Le patronat de la restauration veut attirer. Pour ce faire, il annonce lundi 15 avril une rémunération dite « au service », soit un prélèvement opéré sur le chiffre d'affaires, et une sanctuarisation de la TVA à 10% pour rendre le secteur plus attractif dans un contexte de pénurie de main d'oeuvre.

La restauration n'a pas bonne réputation : des emplois mal payés, des horaires décalés et beaucoup de fatigue. Le secteur est donc confronté à une pénurie « historique » et à des rotations importantes de main-d'oeuvre. Par conséquent, le patronat réfléchit à mieux payer ses salariés, notamment en généralisant la rémunération au chiffre d'affaires.

Des projets de recrutements par milliers, mais l'hôtellerie souffre de désaffection

Ces problèmes « d'attractivité, de conditions de travail, de rémunération » constituent « très certainement les raisons » d'une désaffection pour ces métiers (service en salle, cuisine) constatée notamment dans les centres de formation (CFA), admettent les restaurateurs, selon BFMTV « malgré de réelles avancées sociales obtenues. » Pourtant, les postes existent.

Une enquête de Pôle Emploi en 2018 a recensé « 286 000 projets de recrutement dans le secteur de l'hôtellerie/restauration, dont près de la moitié est jugée difficile à pourvoir », selon l'Umih, principal syndicat patronal du secteur en France, qui présente des propositions en matière d'emploi, mais aussi de fiscalité ou de développement durable, lors de ses premières Assises de la restauration commerciale, lundi 15 avril à Paris.

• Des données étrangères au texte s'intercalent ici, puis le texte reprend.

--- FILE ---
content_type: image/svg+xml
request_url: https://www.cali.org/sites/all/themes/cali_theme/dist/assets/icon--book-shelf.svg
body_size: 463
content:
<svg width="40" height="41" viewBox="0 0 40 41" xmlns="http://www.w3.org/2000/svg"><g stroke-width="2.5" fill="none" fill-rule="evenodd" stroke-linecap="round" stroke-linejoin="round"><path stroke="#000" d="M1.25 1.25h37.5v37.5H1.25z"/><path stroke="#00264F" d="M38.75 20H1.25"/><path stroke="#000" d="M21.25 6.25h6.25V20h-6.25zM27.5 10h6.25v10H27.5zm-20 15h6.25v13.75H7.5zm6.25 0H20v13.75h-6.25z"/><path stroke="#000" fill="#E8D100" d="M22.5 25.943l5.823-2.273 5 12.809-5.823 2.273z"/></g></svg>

Bénéficier de la rémunération dite « au service », un prélèvement opéré sur le chiffre d'affaires

Comment attirer de futurs employés ? Le syndicat patronal propose ses solutions. Il indique ainsi qu'il souhaite à l'avenir que l'ensemble des salariés d'un établissement (cuisiniers, plongeurs...) puisse bénéficier de la rémunération dite « au service », un prélèvement opéré sur le chiffre d'affaires, que la loi Godart du 19 juillet 1933 a instauré pour le personnel en salle, mais qui est de moins en moins pratiqué dans le secteur, sauf dans de grandes brasseries parisiennes.

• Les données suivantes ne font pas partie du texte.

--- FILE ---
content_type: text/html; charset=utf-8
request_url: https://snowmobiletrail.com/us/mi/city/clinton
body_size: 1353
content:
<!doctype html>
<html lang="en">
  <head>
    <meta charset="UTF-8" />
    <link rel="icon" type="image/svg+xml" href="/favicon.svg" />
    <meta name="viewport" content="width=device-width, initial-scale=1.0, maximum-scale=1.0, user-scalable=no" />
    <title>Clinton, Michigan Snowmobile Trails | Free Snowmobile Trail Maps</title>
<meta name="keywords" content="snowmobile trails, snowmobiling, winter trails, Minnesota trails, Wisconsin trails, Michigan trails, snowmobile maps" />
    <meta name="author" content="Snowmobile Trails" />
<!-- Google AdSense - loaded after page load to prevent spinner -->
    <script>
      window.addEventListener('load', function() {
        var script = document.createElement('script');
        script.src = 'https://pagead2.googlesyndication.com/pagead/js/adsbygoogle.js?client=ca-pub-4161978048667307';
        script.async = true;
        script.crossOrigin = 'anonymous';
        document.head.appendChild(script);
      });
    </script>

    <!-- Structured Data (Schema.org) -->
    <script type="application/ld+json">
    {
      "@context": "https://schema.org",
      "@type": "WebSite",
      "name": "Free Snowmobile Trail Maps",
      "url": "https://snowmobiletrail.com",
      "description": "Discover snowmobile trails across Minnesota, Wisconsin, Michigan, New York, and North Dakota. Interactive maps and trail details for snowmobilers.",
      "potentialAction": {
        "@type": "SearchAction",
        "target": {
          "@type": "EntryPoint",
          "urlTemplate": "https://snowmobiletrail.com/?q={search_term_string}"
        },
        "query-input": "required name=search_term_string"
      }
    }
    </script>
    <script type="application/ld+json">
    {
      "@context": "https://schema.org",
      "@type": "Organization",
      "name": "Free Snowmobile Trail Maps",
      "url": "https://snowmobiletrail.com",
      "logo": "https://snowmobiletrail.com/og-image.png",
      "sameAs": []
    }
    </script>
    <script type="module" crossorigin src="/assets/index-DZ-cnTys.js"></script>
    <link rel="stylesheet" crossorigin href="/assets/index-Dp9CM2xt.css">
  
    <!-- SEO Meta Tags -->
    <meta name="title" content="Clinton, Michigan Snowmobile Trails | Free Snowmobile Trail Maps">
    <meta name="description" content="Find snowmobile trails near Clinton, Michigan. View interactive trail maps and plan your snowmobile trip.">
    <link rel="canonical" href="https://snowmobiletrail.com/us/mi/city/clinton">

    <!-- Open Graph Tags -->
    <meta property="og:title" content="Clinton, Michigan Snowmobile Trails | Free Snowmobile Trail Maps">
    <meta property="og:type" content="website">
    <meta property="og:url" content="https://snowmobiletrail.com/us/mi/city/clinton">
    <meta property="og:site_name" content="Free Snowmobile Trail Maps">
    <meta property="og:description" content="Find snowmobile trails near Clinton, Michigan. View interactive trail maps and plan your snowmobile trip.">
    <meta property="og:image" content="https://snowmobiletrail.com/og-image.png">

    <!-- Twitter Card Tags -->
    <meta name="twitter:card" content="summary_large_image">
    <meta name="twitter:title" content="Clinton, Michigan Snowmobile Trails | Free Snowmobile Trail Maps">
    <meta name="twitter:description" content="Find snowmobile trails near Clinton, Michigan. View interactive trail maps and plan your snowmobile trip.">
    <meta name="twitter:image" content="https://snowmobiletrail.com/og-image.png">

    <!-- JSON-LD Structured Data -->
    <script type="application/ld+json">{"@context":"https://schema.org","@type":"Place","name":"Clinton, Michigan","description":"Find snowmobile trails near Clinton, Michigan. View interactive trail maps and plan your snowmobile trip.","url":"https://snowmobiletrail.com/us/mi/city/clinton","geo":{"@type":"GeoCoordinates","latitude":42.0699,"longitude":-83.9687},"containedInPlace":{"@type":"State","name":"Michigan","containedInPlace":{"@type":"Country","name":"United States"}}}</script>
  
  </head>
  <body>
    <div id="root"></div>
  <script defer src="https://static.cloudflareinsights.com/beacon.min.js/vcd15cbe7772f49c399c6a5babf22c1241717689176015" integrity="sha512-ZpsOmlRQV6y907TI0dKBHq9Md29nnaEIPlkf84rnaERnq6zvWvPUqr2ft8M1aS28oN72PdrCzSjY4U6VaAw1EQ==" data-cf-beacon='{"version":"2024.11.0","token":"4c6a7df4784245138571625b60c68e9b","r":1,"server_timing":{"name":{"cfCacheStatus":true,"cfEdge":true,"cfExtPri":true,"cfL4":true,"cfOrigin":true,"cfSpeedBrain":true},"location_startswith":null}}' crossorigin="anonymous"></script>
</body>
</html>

Et ce n'est pas tout : l'Umih veut « sanctuariser » le taux de TVA de 10% sur la restauration commerciale qui « n'est pas une niche fiscale », explique Hubert Jan sur BFMTV. « La TVA qui avait été abaissée à 5%, est remontée à 7% puis 10%. Nos entreprises sont fragiles, elles ont besoin de stabilité ». Une chose est sûre, le projet est pharaonique puisque pour rappel, au total, le secteur de la restauration (rapide, traditionnelle, gastronomique, ou servie dans les cafétérias, cafés, brasseries), regroupe près de 196 000 établissements et représente 55,8 milliards d'euros de chiffre d'affaires.